Conosco il meccanismo. Tu crei il polemicone e quelli – i giornalisti – piazzano l’occhio di bue sulla tua faccia. Se poi la polemica è contro uno che – a rigore – dovrebbe essere dalla tua parte, all’occhio di bue aggiungono un bel po’ di watt.
La faccenda è la seguente: oggi nella capitale c’è il Roma Pride 2013. Su cosa sia credo non sia il caso di soffermarsi se non per ricordare che è una manifestazione per la sensibilizzazione dell’opinione pubblica sulla difesa dei diritti di gay, lesbiche, omosessuali e trans.

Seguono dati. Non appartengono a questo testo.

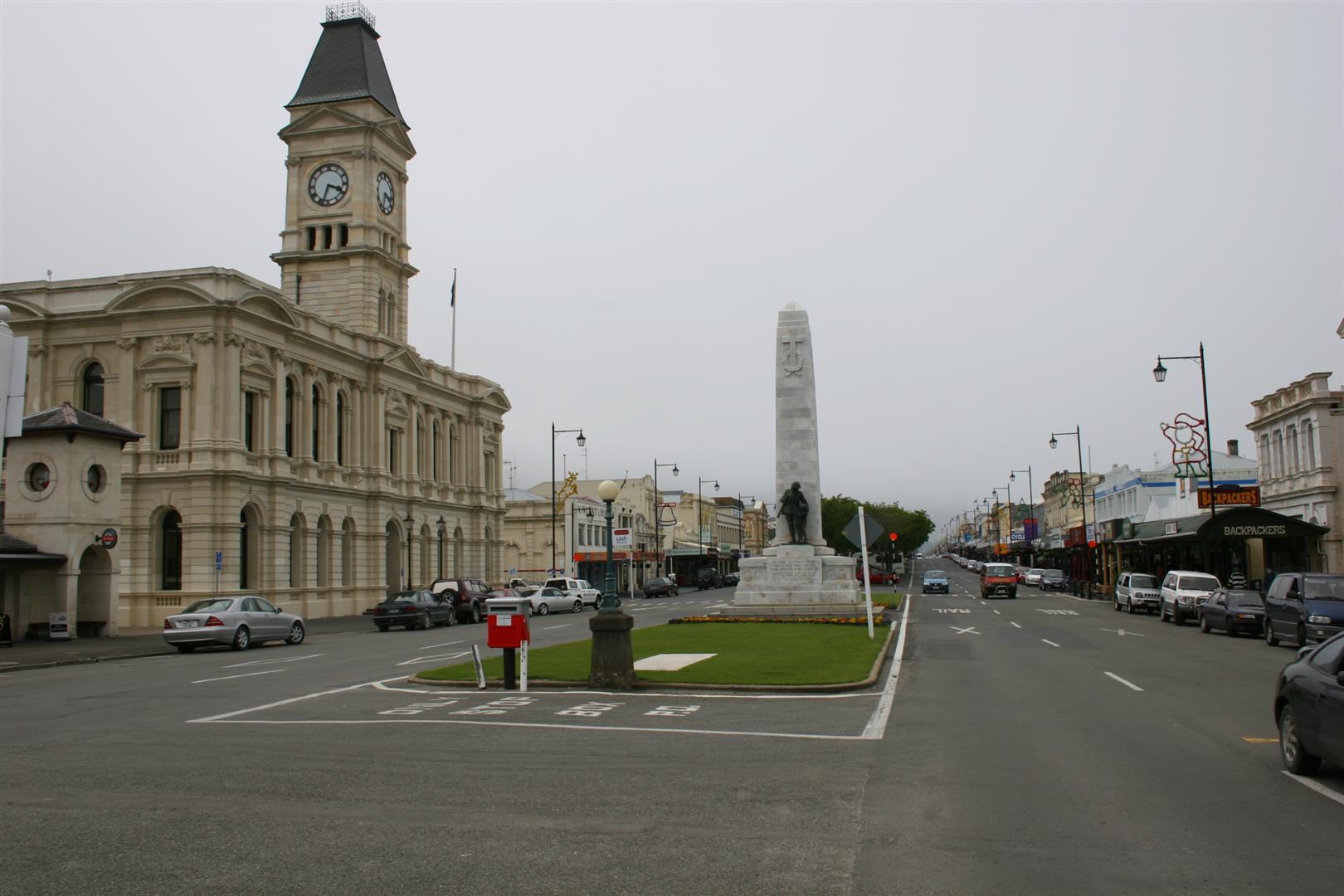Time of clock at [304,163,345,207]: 3:33
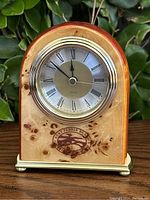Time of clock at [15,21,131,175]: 11:51
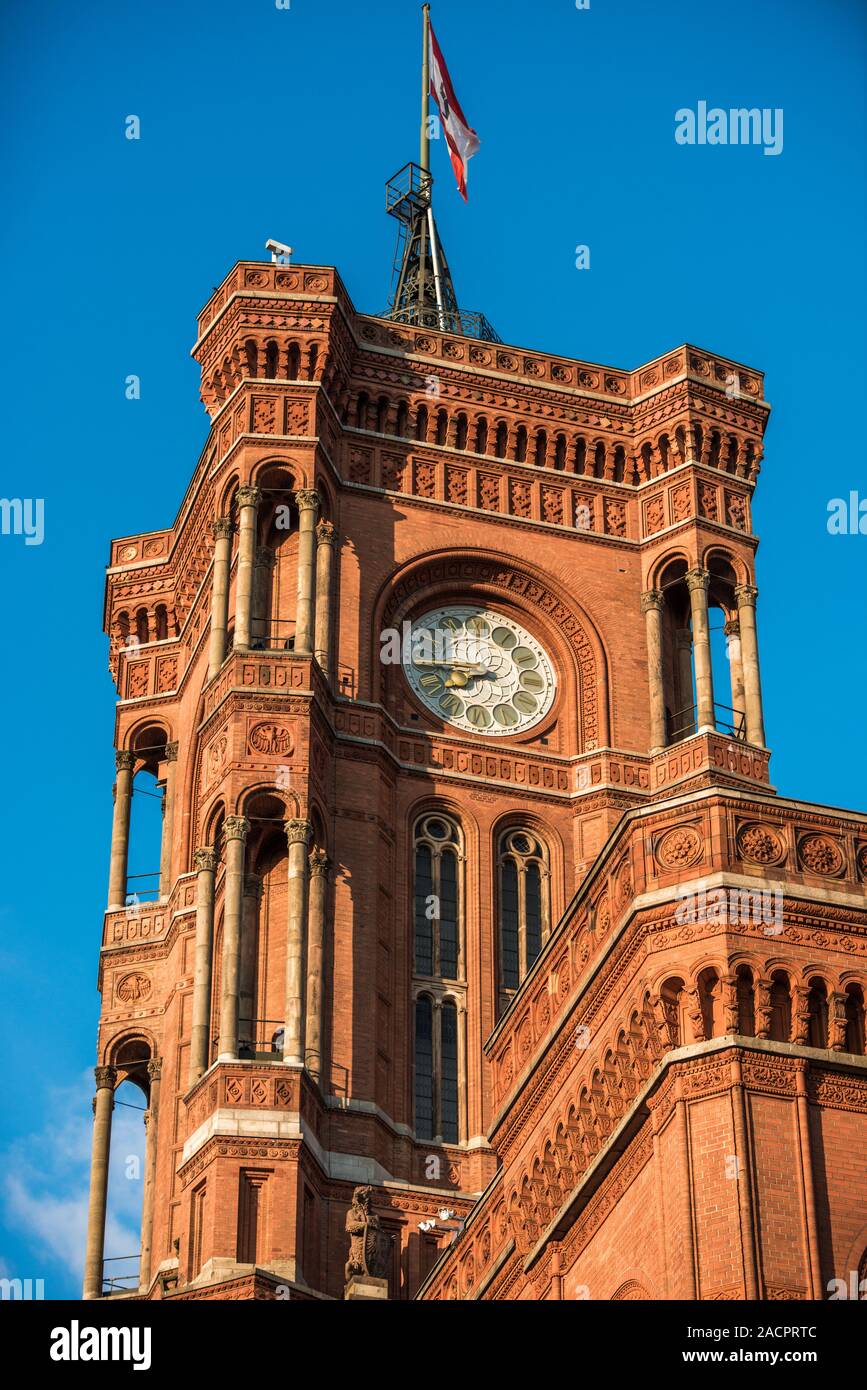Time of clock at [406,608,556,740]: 7:44
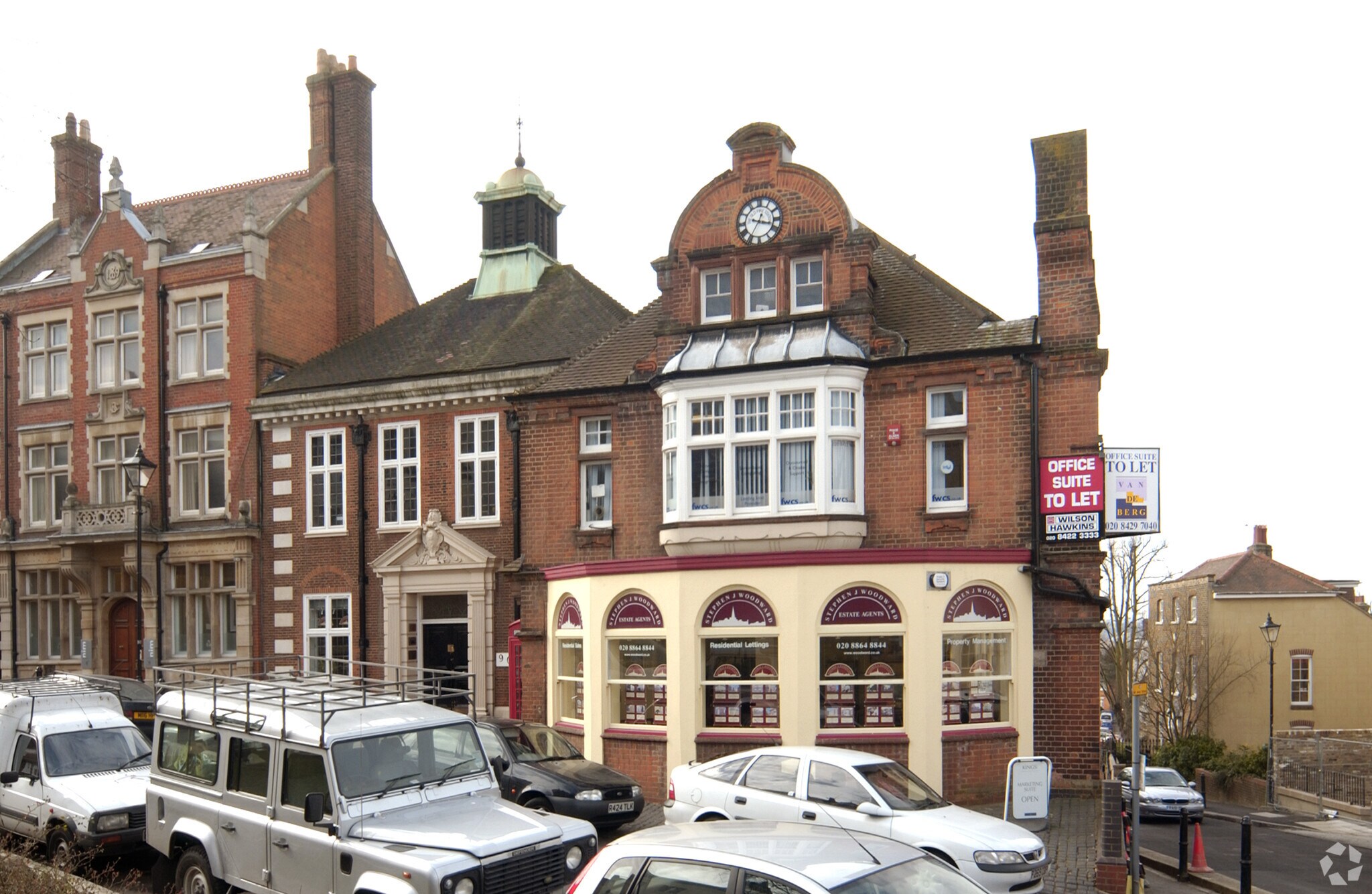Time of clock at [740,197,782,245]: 3:35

Ad alcuni degli organizzatori viene l’idea di invitare il neosindaco Ignazio Marino, giudicandolo sensibile alla tematica. Ma lui, dopo la biciclettata in favore di telecamere e l’annuncio della pedonalizzazione dei Fori Imperiali, declina l’offerta. Perché – dice – vuole stare con la famiglia dopo i giorni un po’ “pieni” della campagna elettorale.
Apriti cielo! “Una risposta irrispettosa e offensiva – hanno ribattuto quelli del Comitato Roma Pride 2013 – nei confronti di una comunità che si batte da anni per vedere riconosciuti i diritti, la visibilità e la dignità delle proprie famiglie”.

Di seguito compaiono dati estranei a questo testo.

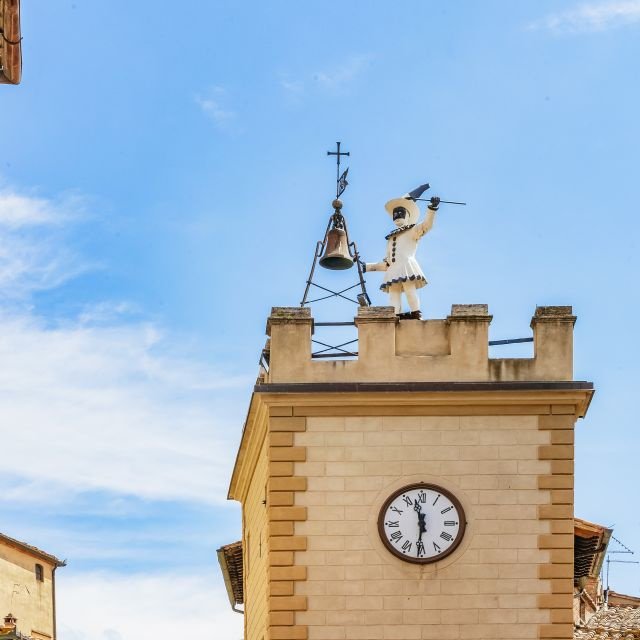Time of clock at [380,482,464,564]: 11:31
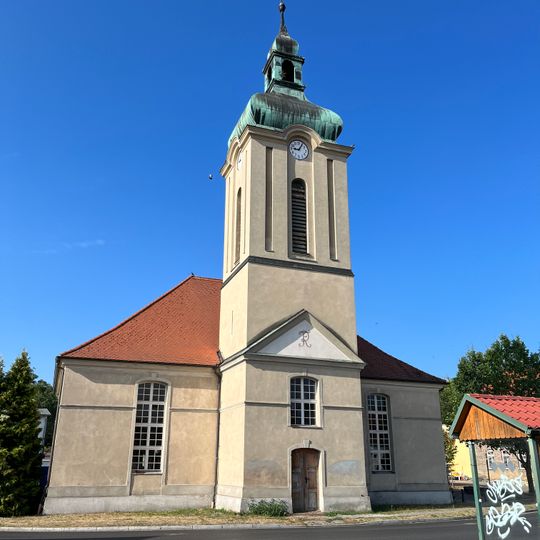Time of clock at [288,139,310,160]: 9:05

Sì, Marino ha poi mandato una nota per ribadire il suo “impegno affinché a Roma i diritti di tutti siano garantiti e venga sradicata ogni forma di intolleranza”, ma non basta. Il presidente del circolo di cultura omosessuale Mario Mieli è chiaro: ”Ci sembra una falsa partenza e un brutto segnale nei confronti di Roma e di una comunità importante che ha contribuito in modo rilevante alla sua vittoria”.
Io ho l’impressione – e la risposta del presidente del circolo Mieli può esserne una prova – che l’offesa non sia stata tanto aver evocato la “famiglia normale”come giustificazione dell’assenza. Il prurito degli organizzatori è dovuto al fatto di non essere stati considerati abbastanza “degni”di una delle prime uscite pubbliche da primo cittadino.
Ora, chiedo provocatoriamente solo una cosa: ma è obbligatorio per un sindaco di sinistra partecipare al Pride? E se non partecipa deve giustificarsi come John Belushi nei Blues Brothers (“le cavallette baby”)? Oppure ne facciamo solo una questione di gruppi di pressione che portano voti e allora astenersi da discorsi magniloquenti sui diritti, please.
Il fatto è che, per uno strano cortocircuito, trovo che ci sia una venatura di malcelato fascismo in chi vuole costringere Marino a partecipare al Pride. Aldo Busi ha rilasciato sull’argomento una dichiarazione emblematica: tanto valeva rimanesse Alemanno. Certo, sarebbe stato tutto più facile per i professionisti della della diversità prendersela con un vero ex fascista.